Greenpeace instala painéis solares em escritório de Manaus

Jornal GGN – Neste mês de agosto, o Greenpeace concluiu a instalação de 48 placas fotovoltaicas em seu escritório de Manaus (AM). Para um prédio de 25 funcionários, o sistema é relativamente grande: tem capacidade para gerar 11,52 kWp (Quilowatt-pico) – para se ter ideia, uma família de quatro pessoas precisa de cerca de 2 kWp.

A expectativa da organização é gerar de 1000 a 1200 kWh (Quilowatt-hora) por mês e tirar proveito da regra da Agência Nacional de Energia Elétrica (ANEEL), a Resolução 482, de 2012, que prevê a microgeração de energia.

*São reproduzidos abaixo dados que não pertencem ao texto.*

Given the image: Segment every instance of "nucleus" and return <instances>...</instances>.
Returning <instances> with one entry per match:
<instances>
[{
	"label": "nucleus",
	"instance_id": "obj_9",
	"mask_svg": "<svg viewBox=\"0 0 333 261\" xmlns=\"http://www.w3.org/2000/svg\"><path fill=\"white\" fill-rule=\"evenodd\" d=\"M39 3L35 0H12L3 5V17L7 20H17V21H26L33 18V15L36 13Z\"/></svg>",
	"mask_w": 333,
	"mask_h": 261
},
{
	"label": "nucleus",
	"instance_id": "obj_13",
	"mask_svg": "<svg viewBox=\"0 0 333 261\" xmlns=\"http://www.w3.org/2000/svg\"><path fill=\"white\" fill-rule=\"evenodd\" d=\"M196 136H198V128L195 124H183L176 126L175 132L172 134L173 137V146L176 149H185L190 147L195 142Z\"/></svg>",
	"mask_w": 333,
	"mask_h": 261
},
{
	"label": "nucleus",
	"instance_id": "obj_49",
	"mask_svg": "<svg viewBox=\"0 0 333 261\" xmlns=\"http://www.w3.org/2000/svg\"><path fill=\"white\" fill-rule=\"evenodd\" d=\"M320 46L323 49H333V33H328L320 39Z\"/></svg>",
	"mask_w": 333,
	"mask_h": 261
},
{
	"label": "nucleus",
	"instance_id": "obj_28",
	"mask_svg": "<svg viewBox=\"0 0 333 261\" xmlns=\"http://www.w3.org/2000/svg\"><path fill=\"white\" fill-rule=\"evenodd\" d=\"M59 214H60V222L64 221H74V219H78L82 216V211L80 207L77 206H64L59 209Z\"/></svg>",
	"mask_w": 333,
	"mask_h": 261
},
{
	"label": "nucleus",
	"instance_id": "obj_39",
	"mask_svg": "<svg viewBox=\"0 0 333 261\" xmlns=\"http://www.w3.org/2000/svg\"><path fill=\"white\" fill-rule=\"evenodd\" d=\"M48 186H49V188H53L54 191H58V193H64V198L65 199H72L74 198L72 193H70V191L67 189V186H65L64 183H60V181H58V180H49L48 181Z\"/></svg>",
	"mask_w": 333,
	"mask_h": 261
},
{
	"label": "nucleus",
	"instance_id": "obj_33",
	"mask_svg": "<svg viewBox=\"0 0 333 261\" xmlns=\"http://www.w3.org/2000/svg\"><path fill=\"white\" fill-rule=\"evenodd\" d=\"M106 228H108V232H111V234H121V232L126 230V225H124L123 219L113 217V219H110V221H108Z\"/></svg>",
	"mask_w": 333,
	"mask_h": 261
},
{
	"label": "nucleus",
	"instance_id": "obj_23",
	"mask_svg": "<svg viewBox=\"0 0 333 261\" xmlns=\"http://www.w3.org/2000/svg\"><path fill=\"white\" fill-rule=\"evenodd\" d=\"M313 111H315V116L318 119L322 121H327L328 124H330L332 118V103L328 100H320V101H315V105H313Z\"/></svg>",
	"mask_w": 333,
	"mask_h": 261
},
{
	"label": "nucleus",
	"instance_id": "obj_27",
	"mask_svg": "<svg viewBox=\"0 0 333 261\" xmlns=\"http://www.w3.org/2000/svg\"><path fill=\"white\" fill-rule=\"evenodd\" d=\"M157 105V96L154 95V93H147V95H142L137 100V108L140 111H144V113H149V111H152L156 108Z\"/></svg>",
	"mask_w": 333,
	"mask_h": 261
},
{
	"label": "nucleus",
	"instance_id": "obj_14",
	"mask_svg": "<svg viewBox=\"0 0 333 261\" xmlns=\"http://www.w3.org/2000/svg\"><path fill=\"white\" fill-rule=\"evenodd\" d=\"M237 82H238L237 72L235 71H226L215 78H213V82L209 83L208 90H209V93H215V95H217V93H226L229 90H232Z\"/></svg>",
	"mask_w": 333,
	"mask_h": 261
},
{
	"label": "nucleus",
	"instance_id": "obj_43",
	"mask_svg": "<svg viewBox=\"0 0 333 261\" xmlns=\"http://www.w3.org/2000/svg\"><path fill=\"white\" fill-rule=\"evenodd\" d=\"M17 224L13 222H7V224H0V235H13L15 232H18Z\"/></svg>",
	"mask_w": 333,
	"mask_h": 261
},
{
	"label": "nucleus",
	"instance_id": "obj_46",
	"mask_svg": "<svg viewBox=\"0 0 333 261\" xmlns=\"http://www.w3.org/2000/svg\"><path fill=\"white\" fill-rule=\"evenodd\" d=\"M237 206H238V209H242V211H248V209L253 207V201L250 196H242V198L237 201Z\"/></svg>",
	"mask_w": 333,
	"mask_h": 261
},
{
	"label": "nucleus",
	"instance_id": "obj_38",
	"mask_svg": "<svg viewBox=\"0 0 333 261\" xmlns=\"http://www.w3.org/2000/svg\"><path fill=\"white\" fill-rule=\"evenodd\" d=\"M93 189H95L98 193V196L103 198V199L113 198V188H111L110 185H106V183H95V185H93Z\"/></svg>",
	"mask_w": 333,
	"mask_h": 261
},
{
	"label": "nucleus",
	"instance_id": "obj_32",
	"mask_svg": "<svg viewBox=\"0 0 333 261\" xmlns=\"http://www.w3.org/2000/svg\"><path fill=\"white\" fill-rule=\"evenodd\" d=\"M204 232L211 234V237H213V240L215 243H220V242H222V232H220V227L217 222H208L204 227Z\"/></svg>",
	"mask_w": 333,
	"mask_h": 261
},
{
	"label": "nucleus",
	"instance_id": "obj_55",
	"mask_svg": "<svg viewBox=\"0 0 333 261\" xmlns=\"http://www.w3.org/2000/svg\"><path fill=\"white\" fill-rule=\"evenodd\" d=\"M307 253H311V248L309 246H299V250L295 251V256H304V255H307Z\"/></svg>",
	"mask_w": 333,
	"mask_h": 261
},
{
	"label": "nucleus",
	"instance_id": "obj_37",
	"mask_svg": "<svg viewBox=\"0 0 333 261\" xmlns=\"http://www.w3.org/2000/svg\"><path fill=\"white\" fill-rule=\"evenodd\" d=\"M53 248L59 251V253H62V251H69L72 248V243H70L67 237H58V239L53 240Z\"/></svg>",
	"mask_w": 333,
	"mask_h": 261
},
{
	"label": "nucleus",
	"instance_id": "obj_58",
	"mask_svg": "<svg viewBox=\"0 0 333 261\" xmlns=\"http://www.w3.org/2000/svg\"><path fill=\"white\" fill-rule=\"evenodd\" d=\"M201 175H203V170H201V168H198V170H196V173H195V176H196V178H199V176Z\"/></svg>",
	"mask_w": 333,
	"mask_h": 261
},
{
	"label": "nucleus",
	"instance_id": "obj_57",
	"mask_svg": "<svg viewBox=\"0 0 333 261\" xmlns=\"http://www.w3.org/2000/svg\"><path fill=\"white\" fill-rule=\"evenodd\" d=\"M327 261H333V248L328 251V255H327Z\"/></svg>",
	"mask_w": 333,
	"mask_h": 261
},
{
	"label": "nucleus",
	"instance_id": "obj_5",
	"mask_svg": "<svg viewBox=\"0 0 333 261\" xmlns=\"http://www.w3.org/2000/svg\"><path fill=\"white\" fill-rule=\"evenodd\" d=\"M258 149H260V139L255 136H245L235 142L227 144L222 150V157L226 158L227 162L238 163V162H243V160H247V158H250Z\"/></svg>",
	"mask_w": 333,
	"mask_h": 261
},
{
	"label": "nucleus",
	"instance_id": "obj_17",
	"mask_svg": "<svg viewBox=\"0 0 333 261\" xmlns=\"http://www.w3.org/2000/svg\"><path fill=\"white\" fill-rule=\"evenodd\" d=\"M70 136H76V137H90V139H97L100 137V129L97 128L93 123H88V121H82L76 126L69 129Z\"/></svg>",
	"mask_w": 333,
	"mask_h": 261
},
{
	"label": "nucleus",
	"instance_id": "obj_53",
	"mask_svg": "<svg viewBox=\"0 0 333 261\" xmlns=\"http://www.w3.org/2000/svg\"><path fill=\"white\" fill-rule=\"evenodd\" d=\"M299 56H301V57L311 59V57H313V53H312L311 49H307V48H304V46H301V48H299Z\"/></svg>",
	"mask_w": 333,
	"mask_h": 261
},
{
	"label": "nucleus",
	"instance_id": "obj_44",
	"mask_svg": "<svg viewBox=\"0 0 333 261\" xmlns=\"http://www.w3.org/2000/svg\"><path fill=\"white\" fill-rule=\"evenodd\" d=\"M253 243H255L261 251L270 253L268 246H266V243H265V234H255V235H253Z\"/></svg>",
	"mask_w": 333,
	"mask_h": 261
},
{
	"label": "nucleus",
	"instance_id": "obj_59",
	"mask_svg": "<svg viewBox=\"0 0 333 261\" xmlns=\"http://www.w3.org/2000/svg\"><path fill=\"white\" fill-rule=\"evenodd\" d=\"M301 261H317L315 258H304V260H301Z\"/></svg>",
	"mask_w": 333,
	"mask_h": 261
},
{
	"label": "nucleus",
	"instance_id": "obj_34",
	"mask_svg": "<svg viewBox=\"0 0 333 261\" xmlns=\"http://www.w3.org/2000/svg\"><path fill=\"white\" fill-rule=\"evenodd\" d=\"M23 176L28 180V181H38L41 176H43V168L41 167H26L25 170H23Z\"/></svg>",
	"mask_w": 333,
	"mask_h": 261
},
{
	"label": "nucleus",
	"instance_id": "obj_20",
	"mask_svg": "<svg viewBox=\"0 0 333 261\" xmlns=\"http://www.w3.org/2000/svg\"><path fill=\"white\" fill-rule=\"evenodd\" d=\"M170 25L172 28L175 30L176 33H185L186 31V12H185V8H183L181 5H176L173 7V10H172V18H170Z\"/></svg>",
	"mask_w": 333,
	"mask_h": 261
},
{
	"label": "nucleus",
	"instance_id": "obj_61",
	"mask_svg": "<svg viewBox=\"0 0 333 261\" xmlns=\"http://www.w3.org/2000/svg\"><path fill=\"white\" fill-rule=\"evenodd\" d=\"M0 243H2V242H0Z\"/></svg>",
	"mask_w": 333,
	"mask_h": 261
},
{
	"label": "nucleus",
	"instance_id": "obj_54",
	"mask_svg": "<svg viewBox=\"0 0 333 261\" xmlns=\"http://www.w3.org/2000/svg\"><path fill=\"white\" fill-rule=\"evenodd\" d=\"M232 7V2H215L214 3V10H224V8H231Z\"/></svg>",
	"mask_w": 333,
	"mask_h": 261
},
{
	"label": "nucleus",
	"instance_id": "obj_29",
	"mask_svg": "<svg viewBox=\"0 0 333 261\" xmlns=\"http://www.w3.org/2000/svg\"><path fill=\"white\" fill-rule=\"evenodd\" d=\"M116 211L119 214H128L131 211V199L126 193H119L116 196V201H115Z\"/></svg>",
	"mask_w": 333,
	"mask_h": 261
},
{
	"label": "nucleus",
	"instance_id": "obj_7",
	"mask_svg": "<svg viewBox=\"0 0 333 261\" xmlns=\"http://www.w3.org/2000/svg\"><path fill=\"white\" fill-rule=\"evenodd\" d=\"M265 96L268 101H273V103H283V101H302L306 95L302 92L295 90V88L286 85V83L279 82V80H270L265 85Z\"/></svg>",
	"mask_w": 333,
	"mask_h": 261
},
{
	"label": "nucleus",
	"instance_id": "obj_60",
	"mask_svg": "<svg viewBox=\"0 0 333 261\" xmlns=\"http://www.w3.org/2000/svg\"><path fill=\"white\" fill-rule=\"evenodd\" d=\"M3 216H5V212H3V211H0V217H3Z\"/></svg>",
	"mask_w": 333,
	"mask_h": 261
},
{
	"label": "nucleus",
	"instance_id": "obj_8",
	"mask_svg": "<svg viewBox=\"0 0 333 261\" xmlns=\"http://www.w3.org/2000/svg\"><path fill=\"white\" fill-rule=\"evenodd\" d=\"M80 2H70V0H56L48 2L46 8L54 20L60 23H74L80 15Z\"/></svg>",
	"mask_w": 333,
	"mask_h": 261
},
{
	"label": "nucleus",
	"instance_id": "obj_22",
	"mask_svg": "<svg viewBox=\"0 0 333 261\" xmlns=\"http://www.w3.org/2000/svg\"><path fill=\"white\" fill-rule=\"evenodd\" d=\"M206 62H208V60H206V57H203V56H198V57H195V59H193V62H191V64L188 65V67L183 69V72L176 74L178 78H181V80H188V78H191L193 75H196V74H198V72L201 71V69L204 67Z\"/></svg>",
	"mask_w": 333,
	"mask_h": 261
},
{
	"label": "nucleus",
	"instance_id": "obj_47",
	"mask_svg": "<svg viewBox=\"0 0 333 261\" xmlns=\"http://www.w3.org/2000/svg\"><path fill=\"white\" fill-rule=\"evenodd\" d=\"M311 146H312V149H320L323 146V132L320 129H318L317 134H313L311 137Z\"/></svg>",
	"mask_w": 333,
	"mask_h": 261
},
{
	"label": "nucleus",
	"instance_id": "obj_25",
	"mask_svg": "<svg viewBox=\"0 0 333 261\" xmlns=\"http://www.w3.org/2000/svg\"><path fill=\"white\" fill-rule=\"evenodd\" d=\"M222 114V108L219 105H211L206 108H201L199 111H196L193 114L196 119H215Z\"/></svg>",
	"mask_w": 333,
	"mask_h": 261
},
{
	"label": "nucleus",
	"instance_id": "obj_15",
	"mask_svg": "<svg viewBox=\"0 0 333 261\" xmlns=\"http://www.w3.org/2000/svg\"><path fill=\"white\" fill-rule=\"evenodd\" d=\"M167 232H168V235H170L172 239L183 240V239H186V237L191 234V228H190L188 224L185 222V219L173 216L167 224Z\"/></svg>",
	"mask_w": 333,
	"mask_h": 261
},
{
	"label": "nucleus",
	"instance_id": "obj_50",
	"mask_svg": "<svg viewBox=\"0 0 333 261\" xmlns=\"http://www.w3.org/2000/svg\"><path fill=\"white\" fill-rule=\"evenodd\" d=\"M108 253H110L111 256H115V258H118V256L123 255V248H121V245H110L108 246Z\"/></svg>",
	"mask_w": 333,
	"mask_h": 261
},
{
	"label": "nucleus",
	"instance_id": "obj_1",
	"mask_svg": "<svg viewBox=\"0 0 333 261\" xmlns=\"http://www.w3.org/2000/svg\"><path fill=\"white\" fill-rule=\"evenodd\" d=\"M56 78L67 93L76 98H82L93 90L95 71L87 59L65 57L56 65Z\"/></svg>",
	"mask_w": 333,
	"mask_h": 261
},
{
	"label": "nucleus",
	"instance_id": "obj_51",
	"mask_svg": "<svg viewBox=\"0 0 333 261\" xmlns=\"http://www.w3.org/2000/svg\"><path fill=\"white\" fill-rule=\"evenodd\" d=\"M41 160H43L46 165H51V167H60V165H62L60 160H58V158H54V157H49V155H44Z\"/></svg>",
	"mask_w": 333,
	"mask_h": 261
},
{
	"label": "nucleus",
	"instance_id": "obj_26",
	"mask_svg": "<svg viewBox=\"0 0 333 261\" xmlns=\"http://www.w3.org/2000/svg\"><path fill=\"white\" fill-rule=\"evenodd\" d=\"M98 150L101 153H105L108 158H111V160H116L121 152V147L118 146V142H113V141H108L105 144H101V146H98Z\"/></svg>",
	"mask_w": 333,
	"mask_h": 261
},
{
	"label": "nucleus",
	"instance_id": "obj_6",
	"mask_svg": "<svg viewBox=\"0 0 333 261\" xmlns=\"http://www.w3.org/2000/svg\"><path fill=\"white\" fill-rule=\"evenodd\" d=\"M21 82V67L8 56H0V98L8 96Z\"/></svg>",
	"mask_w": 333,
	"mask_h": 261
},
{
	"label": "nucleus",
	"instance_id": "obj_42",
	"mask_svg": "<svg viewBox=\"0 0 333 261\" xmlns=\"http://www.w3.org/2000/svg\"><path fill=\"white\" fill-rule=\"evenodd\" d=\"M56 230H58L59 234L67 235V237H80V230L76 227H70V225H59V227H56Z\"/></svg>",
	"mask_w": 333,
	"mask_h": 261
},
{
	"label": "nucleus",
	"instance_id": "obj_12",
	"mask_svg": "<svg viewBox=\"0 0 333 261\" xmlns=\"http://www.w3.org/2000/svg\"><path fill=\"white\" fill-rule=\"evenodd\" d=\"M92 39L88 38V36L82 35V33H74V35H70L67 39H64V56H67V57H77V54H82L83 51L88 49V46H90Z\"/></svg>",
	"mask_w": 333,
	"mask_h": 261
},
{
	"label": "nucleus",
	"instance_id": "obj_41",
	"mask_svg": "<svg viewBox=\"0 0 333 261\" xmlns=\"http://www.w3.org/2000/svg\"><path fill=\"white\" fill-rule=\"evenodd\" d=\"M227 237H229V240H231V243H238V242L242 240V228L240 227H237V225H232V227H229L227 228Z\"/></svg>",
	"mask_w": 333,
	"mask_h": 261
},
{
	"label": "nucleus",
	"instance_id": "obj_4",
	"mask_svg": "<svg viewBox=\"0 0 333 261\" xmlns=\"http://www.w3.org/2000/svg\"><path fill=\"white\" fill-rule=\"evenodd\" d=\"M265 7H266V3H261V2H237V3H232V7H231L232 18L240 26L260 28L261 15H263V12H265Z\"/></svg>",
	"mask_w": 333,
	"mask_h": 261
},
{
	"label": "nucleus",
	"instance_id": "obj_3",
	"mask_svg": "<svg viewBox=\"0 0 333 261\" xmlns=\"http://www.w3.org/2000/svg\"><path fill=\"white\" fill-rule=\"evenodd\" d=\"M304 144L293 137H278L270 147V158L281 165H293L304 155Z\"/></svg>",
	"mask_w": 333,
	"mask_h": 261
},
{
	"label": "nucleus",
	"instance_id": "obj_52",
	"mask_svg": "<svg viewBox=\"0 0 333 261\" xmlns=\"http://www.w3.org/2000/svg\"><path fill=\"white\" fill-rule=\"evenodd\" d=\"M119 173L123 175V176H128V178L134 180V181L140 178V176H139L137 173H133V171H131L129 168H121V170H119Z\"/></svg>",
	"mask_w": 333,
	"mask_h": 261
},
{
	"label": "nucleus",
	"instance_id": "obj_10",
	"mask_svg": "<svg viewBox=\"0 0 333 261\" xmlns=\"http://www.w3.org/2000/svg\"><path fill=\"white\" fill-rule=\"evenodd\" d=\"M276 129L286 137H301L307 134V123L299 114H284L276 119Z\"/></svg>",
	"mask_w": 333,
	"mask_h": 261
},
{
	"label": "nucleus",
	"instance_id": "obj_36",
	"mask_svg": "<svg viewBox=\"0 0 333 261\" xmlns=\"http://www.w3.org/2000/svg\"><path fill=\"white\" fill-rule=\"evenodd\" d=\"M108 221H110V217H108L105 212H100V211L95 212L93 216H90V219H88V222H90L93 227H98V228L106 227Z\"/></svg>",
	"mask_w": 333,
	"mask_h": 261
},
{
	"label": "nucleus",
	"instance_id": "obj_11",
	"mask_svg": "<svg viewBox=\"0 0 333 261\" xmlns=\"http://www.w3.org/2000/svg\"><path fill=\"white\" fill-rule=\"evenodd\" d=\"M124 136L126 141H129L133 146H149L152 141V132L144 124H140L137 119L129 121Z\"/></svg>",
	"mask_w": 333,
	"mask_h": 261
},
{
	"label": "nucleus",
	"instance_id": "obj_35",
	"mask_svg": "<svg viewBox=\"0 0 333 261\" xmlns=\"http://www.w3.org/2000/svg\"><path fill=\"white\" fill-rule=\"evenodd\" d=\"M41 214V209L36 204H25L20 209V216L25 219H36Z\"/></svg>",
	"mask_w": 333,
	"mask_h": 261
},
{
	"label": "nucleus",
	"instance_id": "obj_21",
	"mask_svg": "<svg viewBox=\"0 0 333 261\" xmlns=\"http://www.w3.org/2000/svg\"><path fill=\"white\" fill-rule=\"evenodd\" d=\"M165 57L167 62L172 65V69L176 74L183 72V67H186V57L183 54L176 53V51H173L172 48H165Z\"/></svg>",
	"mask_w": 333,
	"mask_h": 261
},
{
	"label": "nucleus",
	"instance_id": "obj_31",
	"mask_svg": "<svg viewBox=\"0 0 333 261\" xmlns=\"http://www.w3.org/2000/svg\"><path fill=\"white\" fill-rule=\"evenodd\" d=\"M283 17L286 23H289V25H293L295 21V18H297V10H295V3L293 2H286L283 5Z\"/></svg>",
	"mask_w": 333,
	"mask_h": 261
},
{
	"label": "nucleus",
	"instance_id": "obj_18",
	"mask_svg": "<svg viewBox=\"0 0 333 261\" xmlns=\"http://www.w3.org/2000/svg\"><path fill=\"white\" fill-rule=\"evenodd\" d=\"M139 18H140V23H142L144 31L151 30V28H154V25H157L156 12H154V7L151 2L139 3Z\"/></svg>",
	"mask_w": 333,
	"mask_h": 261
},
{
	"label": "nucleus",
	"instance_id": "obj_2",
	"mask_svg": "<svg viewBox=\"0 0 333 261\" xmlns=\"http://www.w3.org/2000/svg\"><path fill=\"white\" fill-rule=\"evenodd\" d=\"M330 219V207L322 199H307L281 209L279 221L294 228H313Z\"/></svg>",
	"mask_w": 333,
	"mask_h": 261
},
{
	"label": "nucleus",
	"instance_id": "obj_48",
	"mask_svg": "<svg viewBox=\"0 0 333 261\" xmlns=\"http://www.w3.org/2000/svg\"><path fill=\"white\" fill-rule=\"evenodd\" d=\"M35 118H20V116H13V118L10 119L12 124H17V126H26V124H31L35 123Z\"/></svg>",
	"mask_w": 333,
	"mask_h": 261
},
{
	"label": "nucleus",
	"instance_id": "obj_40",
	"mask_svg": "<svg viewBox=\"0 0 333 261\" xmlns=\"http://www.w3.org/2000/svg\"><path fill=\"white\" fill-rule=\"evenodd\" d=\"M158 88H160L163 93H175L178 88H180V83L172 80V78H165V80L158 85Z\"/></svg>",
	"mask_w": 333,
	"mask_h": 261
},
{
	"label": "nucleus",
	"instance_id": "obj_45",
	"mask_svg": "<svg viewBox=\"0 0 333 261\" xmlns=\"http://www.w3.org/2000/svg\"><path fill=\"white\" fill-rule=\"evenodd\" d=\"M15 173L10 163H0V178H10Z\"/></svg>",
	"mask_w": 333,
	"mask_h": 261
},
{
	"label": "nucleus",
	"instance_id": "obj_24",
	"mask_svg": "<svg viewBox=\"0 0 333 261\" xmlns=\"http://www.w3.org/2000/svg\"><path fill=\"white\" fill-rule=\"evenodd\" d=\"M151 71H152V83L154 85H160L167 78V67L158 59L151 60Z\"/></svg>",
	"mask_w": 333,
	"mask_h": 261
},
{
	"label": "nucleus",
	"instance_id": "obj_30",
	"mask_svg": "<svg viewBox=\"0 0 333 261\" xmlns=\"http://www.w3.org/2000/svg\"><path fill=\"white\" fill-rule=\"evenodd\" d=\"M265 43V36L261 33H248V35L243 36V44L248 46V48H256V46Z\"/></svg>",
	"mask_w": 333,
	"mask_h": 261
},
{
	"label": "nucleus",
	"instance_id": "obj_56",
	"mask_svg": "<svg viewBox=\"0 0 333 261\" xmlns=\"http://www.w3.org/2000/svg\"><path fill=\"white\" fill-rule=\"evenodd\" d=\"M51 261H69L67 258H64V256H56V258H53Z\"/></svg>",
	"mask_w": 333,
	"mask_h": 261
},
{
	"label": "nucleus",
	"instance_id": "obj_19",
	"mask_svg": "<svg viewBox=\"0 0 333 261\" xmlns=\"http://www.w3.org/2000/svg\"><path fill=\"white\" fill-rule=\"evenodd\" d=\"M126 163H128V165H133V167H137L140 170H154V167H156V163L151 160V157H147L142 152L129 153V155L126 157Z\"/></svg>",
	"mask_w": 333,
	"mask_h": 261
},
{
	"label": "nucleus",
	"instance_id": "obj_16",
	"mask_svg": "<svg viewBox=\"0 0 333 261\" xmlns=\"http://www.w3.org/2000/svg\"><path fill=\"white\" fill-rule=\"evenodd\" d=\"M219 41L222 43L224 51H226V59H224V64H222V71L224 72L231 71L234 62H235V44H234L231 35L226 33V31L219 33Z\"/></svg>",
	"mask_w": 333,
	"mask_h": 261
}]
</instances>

De acordo com Barbara Rubim, coordenadora da campanha de Clima e Energia do Greenpeace Brasil, a regulação da ANEEL viabiliza a instalação do sistema, pois garante descontos na conta de luz pelo excedente de produção. “Desde que essa regra saiu, a gente começou a planejar a instalação do sistema em Manaus. Nós somos um escritório, então, não tem consumo no final de semana. Sem a regulação, a energia gerada que não fosse consumida voltava para a rede de graça”, explica.

Com os descontos, o Greenpeace espera conseguir recuperar o investimento de R$ 120 mil no sistema. “O tempo de payback depende de cada Estado, que define qual vai ser a alíquota de ICMS a incidir sobre a conta de luz. Em Manaus serão 12 anos, pelos nossos cálculos. Em Minas Gerais, por exemplo, seriam oito a nove anos”, detalha Barbara.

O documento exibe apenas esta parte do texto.